I haven't always been a healer-- not the way I am now. I started off in the intense realm of non-profit social services and put my whole heart and soul into the work, in varying capacities, for a decade. I worked with survivors of domestic violence. I supported pre-teen girls in developing emotional and social resiliency. I wrote grants and organized volunteers and gave trainings. I moved to southern Africa and connected resources to women and girls affected by the HIV/AIDS epidemic. The work was intense, and beautiful, and humbling, and exhausting. Yoga, meditation, and my Buddhist study was all that kept me tethered some days. In 2007, as my work in Swaziland drew to an end, I felt a shift. I was proud of the work I'd done but I needed to take a different, more emotionally sustainable approach to my idealism.
During a month-long visit to Thailand I fell in love with an intriguing piece of the traditional Thai healing system, Nuad Boran, and received a solid introduction to the art at the reknown Watpo School of Traditional Medicine in Bangkok. Then I set myself to the task of completing two incredible 200hr yoga teacher certifications. My journey as a healer had begun in earnest. I amalgamized my studied styles into a teaching that is at once playful, compassionate, meditative, and structurally sound. Gradually, I was able to incorporate bits of Nuad Boran into my yoga teaching, which was already rich with hands-on assists and energywork.
In 2012, although I continued to teach yoga classes and workshops, I paused a bit to focus on my young children, but the work continued. I connected with my littles through compassionate touch and kept connected to myself through mindful breath and time spent in the woods and fields.
In 2015, kids in tow, I immersed myself in a life-changinging residential training program under Ma Homprang Chaleekhana at Baan Hom Samunphrai healing center in Chiang Mai, Thailand. Since then, I have been privilidged to return for another month-long immersion. The final piece that I feel really rounds out my practice happened congruently: the herbal remedies I was making for my family and friends turned into a grounding passion. Plant medicine lent itself so fluidly to the path I was already meandering down and I wanted to pull it more into focus. Having loved the beautiful balance of evidence-based herbal theory and the appreciation of folk remedies embraced by Maria Noel Groves at Wintergreen Botanicals, I dove into a year-long study of herbalism with her in 2016.
And so here I am in 2018, a decade into my practice and almost 1000 hours of training tucked in my belt. I'm excited to be a part of the wonderful Seacoast alternative healing community and passionate about sharing my unique combination of modalities. It is my goal to connect with individuals who are ready to effect healing in themselves and simply need a catalyst. My practice draws from the ancient arts as well as current research and I find it incredibly exciting to see the changes that can evolve when space for emotional and spiritual healing is provided in tandem with solid system support for the physical being.

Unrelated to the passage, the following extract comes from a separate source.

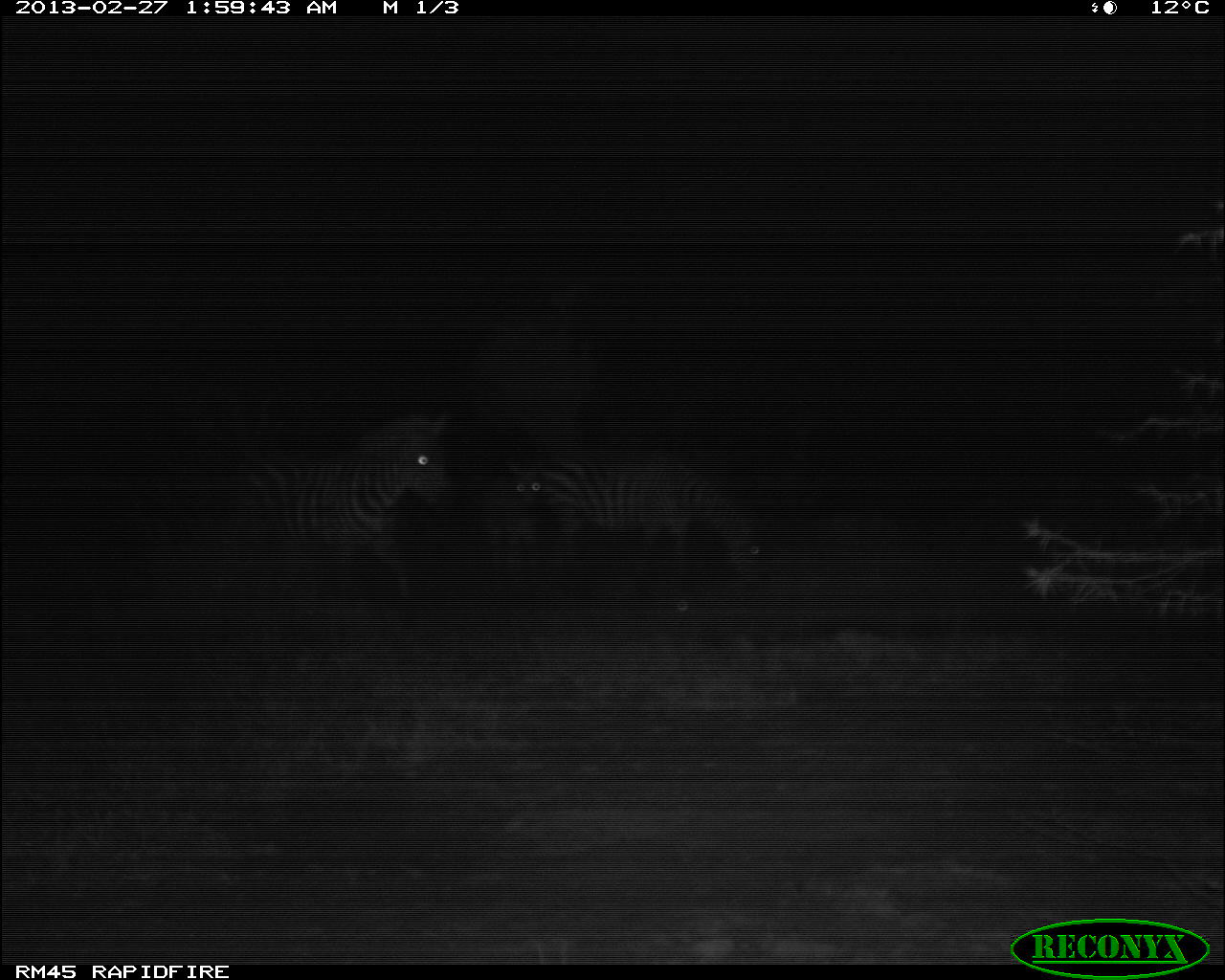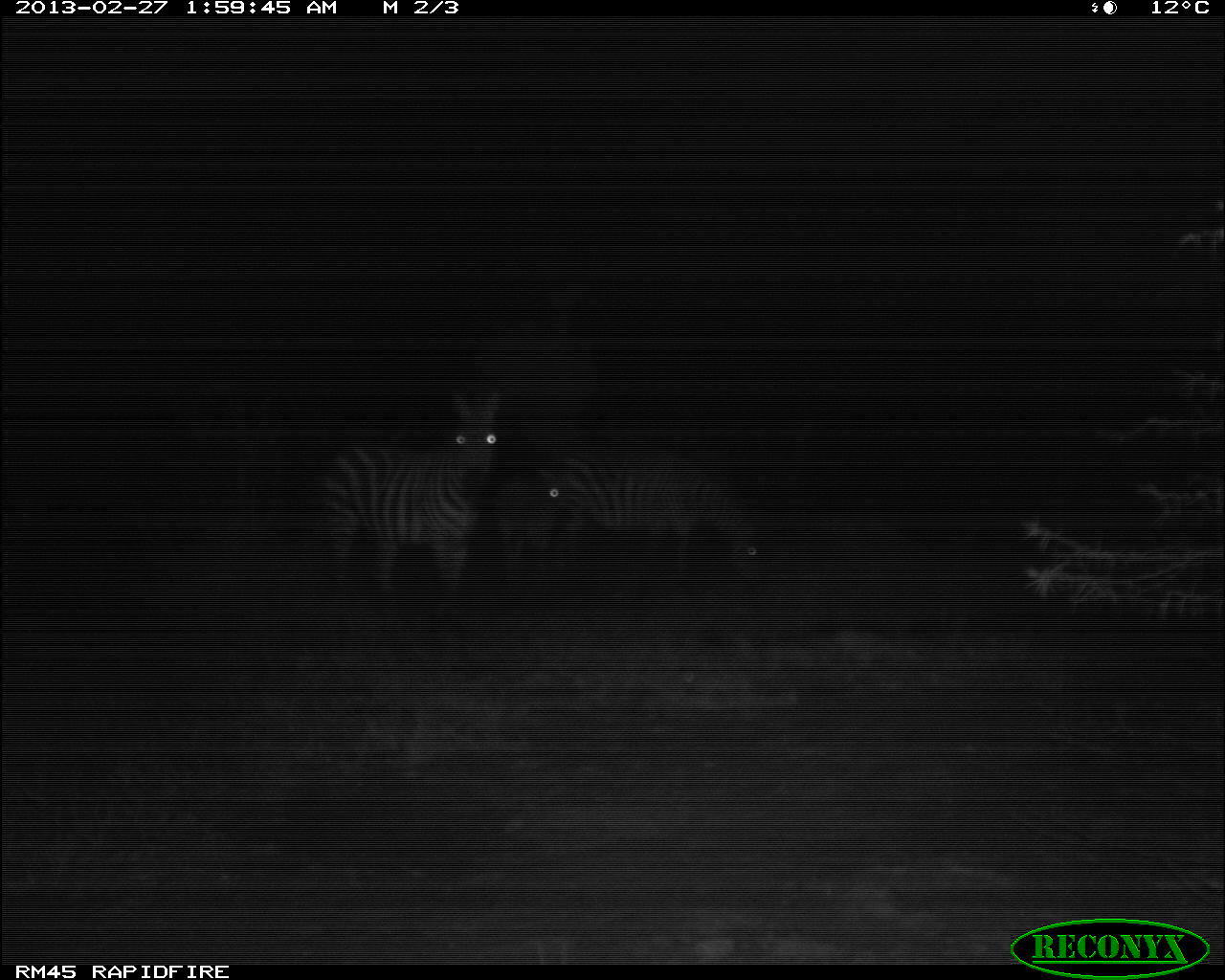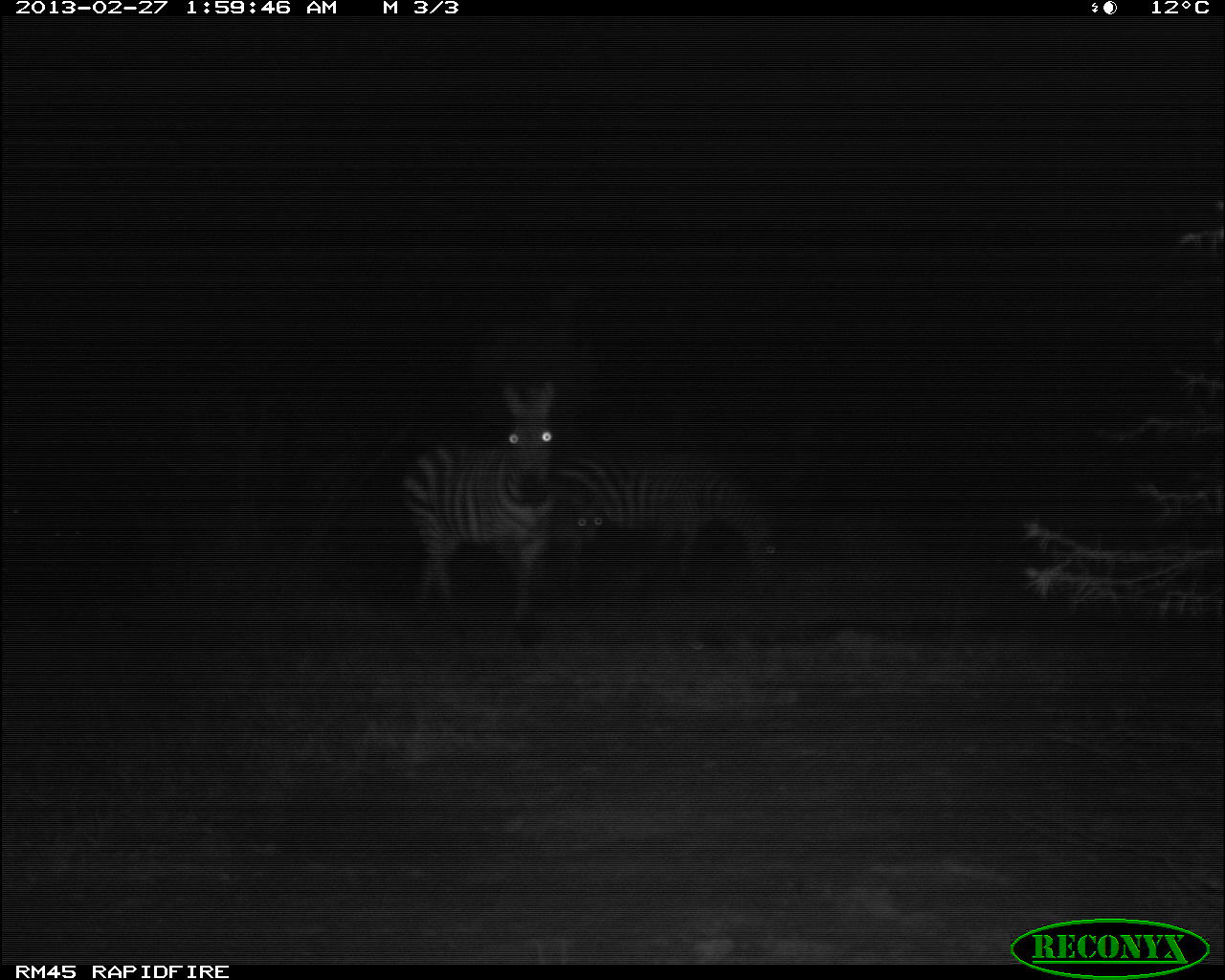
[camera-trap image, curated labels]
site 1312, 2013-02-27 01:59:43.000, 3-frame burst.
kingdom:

I would like to express deep gratitude and humility to the healing knowledge of Maw Samunphrai, Homprang Chaleekanha. Although I have studied at WatPo and with other incredibly gifted healers, the soul of my practice is from Maw Hom. She is a passionate herbalist and among the first Thai Traditional Medicine Healers to be fully accredited by the Thai government and Ministry of Health. Her knowledge and unwritten lineage stems from her grandparents and the family's reverence for Shivaga Komarapaj, for whom all Traditional Thai Healers respect deeply. It is by grace that I have been able to spend months with her as a student in her healing oasis amid the busy hustle of Chiang Mai.